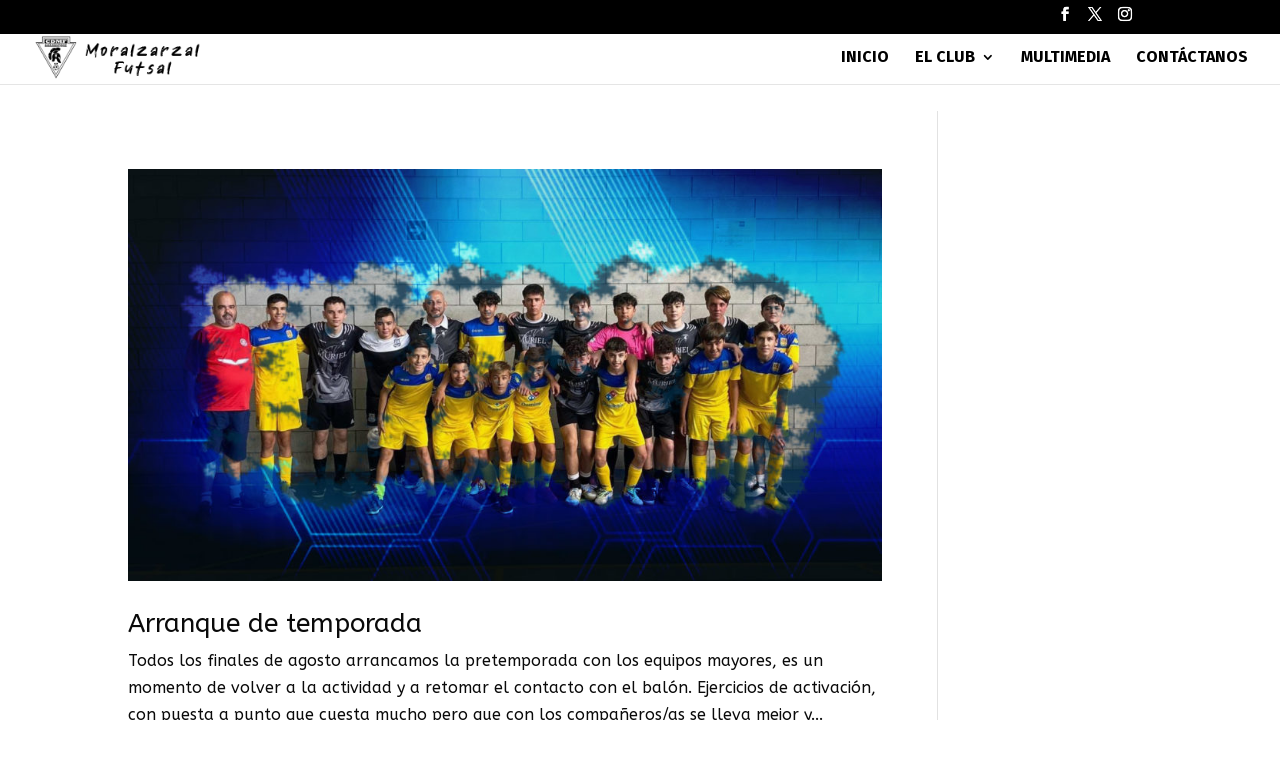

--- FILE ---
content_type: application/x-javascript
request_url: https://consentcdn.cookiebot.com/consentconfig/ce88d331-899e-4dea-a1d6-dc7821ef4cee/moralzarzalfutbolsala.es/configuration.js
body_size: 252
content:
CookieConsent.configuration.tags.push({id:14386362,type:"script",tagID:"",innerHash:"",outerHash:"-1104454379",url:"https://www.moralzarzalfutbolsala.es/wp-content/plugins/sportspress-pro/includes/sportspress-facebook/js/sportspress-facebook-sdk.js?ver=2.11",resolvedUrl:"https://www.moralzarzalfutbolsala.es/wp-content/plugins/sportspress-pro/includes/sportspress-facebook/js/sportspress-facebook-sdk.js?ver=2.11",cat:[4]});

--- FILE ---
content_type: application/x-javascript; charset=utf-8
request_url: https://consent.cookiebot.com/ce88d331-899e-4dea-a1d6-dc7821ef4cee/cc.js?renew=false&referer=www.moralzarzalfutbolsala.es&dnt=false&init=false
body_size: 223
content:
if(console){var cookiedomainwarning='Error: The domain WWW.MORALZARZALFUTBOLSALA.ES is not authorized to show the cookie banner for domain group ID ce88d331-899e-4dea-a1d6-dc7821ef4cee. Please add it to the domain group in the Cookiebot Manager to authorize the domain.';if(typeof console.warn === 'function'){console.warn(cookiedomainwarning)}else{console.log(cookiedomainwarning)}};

**Task**
Please give again the lines above between the line holding "body_size: 252" and the line holding "content_type: application/x-javascript; charset=utf-8", inclusive, exactly as they are and with nothing added.

**Task answer**
body_size: 252
content:
CookieConsent.configuration.tags.push({id:14386362,type:"script",tagID:"",innerHash:"",outerHash:"-1104454379",url:"https://www.moralzarzalfutbolsala.es/wp-content/plugins/sportspress-pro/includes/sportspress-facebook/js/sportspress-facebook-sdk.js?ver=2.11",resolvedUrl:"https://www.moralzarzalfutbolsala.es/wp-content/plugins/sportspress-pro/includes/sportspress-facebook/js/sportspress-facebook-sdk.js?ver=2.11",cat:[4]});

--- FILE ---
content_type: application/x-javascript; charset=utf-8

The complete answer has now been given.